» Supplied records
— Start —
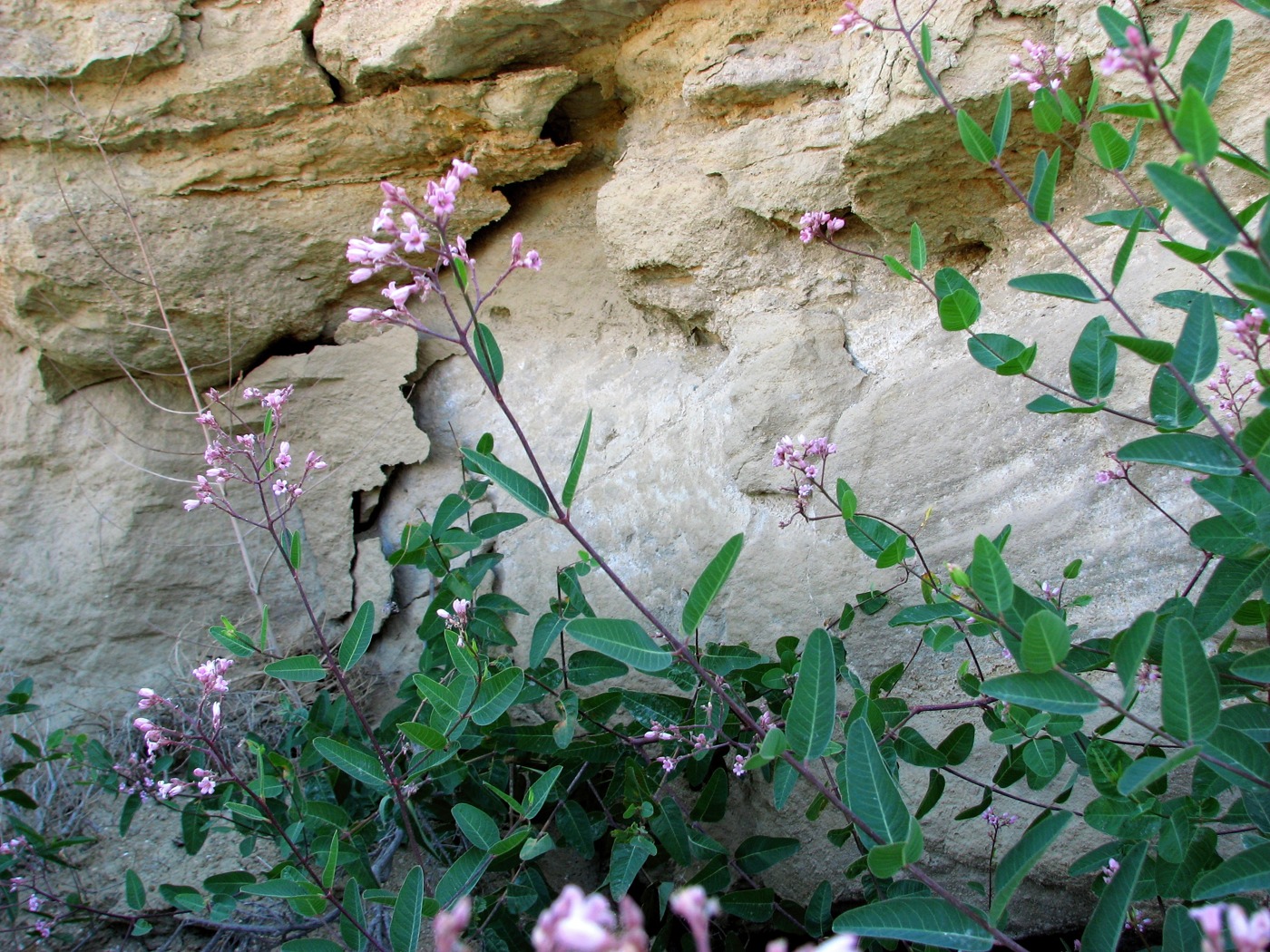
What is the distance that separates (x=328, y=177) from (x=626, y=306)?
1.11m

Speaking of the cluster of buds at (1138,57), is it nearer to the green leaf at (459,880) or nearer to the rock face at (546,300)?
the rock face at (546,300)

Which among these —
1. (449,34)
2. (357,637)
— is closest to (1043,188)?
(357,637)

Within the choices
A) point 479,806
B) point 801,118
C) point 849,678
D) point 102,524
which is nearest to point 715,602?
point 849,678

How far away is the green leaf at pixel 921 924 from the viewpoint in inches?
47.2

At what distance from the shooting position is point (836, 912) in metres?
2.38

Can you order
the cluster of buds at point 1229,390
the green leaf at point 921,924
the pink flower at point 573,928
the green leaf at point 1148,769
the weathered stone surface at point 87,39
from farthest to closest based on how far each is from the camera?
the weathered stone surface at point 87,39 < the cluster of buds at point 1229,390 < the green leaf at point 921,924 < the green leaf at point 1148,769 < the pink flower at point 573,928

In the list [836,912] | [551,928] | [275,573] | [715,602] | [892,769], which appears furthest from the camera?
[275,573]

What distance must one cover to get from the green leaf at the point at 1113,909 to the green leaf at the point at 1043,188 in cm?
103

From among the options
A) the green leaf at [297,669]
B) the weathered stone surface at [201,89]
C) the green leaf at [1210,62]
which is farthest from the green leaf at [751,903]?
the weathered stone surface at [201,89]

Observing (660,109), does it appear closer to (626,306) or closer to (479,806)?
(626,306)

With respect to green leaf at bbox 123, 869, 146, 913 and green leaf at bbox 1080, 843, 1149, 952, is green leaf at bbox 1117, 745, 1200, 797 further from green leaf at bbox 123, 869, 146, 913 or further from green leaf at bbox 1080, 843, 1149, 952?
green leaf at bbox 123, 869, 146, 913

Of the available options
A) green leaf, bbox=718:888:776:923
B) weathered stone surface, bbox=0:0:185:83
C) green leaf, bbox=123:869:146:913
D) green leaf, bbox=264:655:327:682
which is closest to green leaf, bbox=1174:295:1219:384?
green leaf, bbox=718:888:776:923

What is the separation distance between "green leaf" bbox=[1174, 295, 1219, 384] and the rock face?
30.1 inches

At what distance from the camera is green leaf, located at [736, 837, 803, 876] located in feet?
— End —
» Request
Reproduce, word for word, everything from the line containing "In the list" down to the end of the rows, including both of those ends.

» Written response
In the list [836,912] | [551,928] | [275,573] | [715,602] | [892,769], which appears furthest from the camera?
[275,573]

What distance must one cover to get from the green leaf at the point at 1113,909 to the green leaf at the point at 1043,188 in cm?
103

From among the options
A) the green leaf at [297,669]
B) the weathered stone surface at [201,89]
C) the green leaf at [1210,62]
which is farthest from the green leaf at [751,903]?
the weathered stone surface at [201,89]

Observing (660,109), does it appear closer to (626,306) or closer to (479,806)?
(626,306)

With respect to green leaf at bbox 123, 869, 146, 913 and green leaf at bbox 1080, 843, 1149, 952, is green leaf at bbox 1117, 745, 1200, 797 further from green leaf at bbox 123, 869, 146, 913 or further from green leaf at bbox 1080, 843, 1149, 952?
green leaf at bbox 123, 869, 146, 913

Of the available options
A) green leaf, bbox=718:888:776:923
B) weathered stone surface, bbox=0:0:185:83
C) green leaf, bbox=123:869:146:913
D) green leaf, bbox=264:655:327:682
which is closest to green leaf, bbox=1174:295:1219:384?
green leaf, bbox=718:888:776:923

What is the separation distance between "green leaf" bbox=[1174, 295, 1219, 384] and the rock face?
30.1 inches

At what distance from the camera is green leaf, located at [736, 837, 803, 876] located in feet?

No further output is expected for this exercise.